Republican Councilman Joe Sack, a liaison to the golf commission, was concerned with what he called the tectonic shift in labor costs.
“From the last time this budget was presented to tonight, there is an $800,000 and a $900,000 difference in the two line items,” said the coun- cilman. “What was the thought process behind this proposal?”

Commissioner Adimari said the reason for moving toward seasonal workers was the City Council’s endorsement of the commission’s plan to close the restaurant for the first two months of the year. Under the traditional club 12-month operating schedule, management couldn’t hire seasonal workers and also didn’t want the burden of bringing on city employees that would be collecting pensions and benefits.

“In the past we didn’t have that option,” Adimari said. “It was more about working a 12- month year. That was why we went to the [outside staffing] model to avoid hiring CSEA.”

Councilman Sack questioned the commission’s decision that contracting out staffing wasn’t the way to go. “My question would be is this just a knee-jerk reaction to what is being talked about?” he said regarding the brewing controversy.

At Tuesday’s meeting, Commissioner Adimari said the club management would provide a more detailed breakdown of the finances at its next meeting. Commissioner John Duffy asked why such numbers weren’t made available prior to the night the budget was to be voted on.

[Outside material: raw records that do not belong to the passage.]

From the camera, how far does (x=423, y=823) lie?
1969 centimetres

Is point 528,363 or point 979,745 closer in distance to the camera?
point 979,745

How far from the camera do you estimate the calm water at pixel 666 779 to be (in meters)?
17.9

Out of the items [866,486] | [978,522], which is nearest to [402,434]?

“I know what my vote is,” he said. “How can I vote on a budget? I don’t know anything.”

Tony Piscionere, a former club member, said the commission shouldn’t be voting on a budget with so many unanswered questions related to RM Staffing and its contract with the club.

“One would have to make at least an assumption that you folks have a budget in front of you that’s prepared based on at least historical data from 2012, 2011 when RM staffing was utilized,” said Piscionere, a practicing attorney and chair of the city GOP. “If you’re not utilizing that then you are making the budget up out of thin air because you have no other things to go on. How can you vote on a budget when you don’t have data that is reliable?”

At the meeting, further questionable management practices may have also been exposed when the commission revealed that member gratuity strictly from credit charges at the restaurant was not being reimbursed to restaurant servers but instead being used to draw down the club’s labor costs, which could potentially violate labor laws.

Yandrasevich said gratuity service charges are not mandatory at the club nor are they solicited. The club manager also said that gratuity, if left, goes to the club’s outside contracting costs because the club pays a higher wage rate for outside staffing than it would if covered in-house. When asked how much the tips collected totaled–and how much that is helping a club that continually runs in the red–the commissioners nor club management could not provide any answer.